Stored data

------

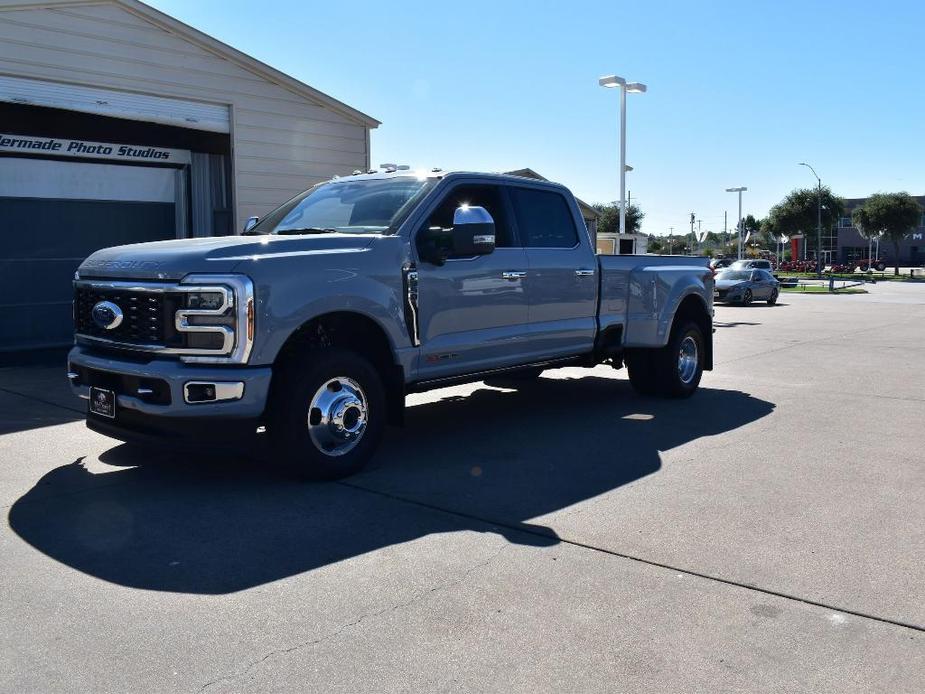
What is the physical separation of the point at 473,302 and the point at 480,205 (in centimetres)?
91

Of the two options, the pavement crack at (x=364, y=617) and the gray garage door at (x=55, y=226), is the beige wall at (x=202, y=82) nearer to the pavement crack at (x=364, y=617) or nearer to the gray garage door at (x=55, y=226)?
the gray garage door at (x=55, y=226)

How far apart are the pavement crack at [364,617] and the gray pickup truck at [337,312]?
1.62 metres

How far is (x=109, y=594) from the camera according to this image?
3.85m

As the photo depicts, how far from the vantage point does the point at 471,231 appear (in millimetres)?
6082

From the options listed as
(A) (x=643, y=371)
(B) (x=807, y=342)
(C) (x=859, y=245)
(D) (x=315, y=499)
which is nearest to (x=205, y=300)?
(D) (x=315, y=499)

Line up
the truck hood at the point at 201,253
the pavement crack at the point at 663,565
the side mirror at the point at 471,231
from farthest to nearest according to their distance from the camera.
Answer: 1. the side mirror at the point at 471,231
2. the truck hood at the point at 201,253
3. the pavement crack at the point at 663,565

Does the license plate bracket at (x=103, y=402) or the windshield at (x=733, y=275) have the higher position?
the windshield at (x=733, y=275)

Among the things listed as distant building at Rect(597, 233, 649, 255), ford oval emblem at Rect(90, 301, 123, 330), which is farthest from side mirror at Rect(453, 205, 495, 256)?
distant building at Rect(597, 233, 649, 255)

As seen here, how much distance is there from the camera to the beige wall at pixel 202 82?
36.7 feet

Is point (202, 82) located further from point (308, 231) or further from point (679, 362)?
point (679, 362)

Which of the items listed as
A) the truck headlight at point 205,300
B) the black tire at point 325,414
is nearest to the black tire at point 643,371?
the black tire at point 325,414

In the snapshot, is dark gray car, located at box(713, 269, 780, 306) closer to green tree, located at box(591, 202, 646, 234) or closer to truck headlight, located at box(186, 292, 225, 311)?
truck headlight, located at box(186, 292, 225, 311)

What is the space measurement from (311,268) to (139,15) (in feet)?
28.3

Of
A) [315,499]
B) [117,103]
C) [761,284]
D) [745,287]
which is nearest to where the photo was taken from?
[315,499]
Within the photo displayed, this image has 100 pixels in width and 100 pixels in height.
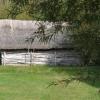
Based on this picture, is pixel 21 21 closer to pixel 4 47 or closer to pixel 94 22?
pixel 4 47

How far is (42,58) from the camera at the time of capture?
33562mm

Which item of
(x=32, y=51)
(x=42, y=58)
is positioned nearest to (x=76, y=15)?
(x=42, y=58)

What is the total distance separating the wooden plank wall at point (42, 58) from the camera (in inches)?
1312

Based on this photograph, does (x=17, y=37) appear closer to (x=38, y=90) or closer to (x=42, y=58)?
(x=42, y=58)

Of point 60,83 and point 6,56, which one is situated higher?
point 60,83

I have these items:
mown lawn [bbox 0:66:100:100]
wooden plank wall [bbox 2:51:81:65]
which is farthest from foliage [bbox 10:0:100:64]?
wooden plank wall [bbox 2:51:81:65]

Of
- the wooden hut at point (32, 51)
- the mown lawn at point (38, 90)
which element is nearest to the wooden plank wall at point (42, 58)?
the wooden hut at point (32, 51)

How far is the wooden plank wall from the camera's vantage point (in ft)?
109

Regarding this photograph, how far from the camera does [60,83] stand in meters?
3.03

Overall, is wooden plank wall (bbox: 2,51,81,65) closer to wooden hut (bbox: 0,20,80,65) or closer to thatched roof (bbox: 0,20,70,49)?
wooden hut (bbox: 0,20,80,65)

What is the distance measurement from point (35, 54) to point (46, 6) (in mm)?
30612

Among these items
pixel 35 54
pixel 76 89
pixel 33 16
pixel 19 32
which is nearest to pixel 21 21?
pixel 19 32

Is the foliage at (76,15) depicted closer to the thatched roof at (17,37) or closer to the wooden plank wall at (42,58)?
the thatched roof at (17,37)

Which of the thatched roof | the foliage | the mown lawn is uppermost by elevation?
the foliage
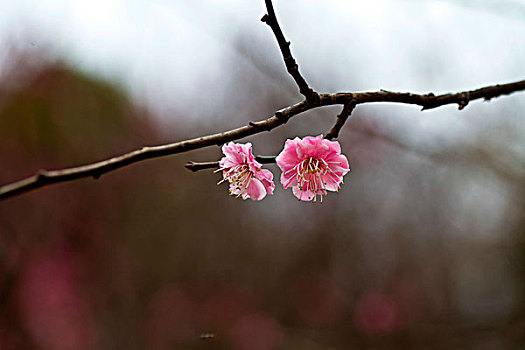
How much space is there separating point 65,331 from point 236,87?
140 cm

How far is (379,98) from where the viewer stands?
1.46 ft

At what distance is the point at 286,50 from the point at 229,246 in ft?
6.90

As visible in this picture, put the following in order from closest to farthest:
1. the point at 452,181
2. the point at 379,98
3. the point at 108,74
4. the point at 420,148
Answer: the point at 379,98
the point at 420,148
the point at 452,181
the point at 108,74

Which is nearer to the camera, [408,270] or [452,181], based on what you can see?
[452,181]

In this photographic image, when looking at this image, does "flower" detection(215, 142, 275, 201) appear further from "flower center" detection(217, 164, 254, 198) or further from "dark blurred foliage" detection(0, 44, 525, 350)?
"dark blurred foliage" detection(0, 44, 525, 350)

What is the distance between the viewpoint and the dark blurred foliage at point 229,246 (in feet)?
7.16

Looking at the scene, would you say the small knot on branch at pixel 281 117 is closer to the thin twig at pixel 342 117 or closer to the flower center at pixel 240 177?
the thin twig at pixel 342 117

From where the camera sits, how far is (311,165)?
0.57 meters

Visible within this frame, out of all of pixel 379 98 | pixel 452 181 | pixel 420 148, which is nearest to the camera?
pixel 379 98

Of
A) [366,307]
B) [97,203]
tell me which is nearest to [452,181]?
[366,307]

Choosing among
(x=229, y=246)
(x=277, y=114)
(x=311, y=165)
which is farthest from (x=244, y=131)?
(x=229, y=246)

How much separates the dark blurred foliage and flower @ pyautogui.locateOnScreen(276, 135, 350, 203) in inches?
61.5

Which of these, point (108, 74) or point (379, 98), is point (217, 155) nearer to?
point (108, 74)

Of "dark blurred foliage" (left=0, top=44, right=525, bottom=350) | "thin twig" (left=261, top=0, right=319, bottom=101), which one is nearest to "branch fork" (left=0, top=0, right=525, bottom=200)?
"thin twig" (left=261, top=0, right=319, bottom=101)
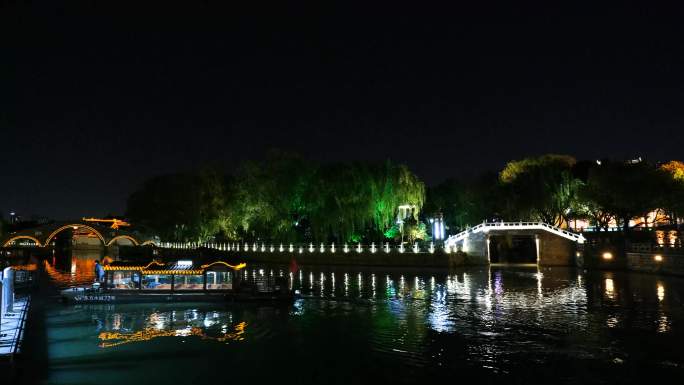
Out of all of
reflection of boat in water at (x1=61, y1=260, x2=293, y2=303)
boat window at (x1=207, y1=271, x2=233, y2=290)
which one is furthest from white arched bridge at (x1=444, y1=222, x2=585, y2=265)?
boat window at (x1=207, y1=271, x2=233, y2=290)

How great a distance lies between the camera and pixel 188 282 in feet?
81.8

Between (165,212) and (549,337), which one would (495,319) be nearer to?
(549,337)

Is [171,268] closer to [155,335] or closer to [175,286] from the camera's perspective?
[175,286]

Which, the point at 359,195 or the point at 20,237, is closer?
the point at 359,195

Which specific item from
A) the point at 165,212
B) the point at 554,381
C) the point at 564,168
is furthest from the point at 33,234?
the point at 554,381

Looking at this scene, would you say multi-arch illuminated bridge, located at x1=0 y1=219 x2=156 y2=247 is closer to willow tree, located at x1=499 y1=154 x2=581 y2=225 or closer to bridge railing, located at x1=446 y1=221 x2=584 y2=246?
bridge railing, located at x1=446 y1=221 x2=584 y2=246

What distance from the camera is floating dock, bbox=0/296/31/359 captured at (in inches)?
473

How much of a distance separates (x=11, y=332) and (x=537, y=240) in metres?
50.0

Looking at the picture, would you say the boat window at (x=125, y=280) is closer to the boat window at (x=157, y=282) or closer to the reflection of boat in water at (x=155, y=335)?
the boat window at (x=157, y=282)

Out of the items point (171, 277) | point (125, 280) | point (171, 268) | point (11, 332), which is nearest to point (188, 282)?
point (171, 277)

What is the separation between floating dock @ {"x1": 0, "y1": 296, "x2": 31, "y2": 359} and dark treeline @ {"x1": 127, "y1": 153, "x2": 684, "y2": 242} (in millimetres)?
40402

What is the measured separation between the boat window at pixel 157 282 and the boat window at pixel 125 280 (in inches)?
14.2

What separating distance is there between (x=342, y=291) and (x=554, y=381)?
19141 mm

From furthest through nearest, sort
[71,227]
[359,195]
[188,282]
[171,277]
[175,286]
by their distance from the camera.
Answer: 1. [71,227]
2. [359,195]
3. [188,282]
4. [171,277]
5. [175,286]
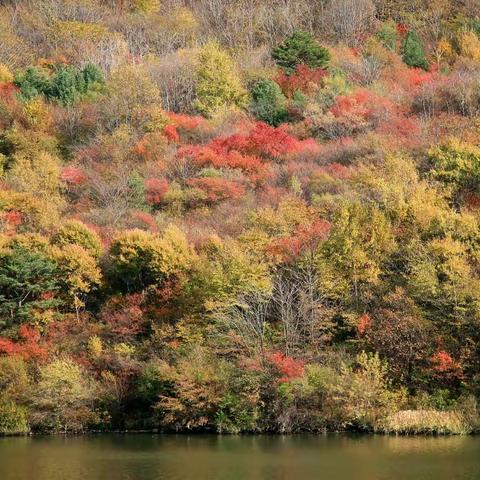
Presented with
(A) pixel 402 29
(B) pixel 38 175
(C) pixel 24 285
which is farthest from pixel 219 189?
(A) pixel 402 29

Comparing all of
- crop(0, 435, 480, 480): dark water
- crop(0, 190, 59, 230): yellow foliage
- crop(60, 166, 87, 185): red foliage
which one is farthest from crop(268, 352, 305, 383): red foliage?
crop(60, 166, 87, 185): red foliage

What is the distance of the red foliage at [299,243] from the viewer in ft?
162

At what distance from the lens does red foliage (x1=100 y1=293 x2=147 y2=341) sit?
49125mm

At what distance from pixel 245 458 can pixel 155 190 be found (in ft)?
127

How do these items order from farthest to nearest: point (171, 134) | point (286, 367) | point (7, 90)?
point (7, 90) → point (171, 134) → point (286, 367)

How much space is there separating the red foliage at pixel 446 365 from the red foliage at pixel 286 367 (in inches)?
225

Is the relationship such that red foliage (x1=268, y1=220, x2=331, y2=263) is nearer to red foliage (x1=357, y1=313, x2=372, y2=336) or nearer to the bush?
red foliage (x1=357, y1=313, x2=372, y2=336)

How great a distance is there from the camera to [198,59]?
3652 inches

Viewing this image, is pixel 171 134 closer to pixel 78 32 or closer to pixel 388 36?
pixel 388 36

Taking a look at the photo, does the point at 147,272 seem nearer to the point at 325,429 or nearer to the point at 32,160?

------

Repeat the lines of the stored data word for word, beginning with the first line and stopping after the line that contains "1.62 metres". Leave the pictures out of your answer.

What is the physical separation of the point at 473,302 and the point at 480,205 (in centimetres)?
91

Of the two options, the pavement crack at (x=364, y=617) and the gray garage door at (x=55, y=226), is the beige wall at (x=202, y=82) nearer to the pavement crack at (x=364, y=617) or nearer to the gray garage door at (x=55, y=226)?
the gray garage door at (x=55, y=226)

How far apart are the pavement crack at [364,617] and the gray pickup truck at [337,312]?
1.62 metres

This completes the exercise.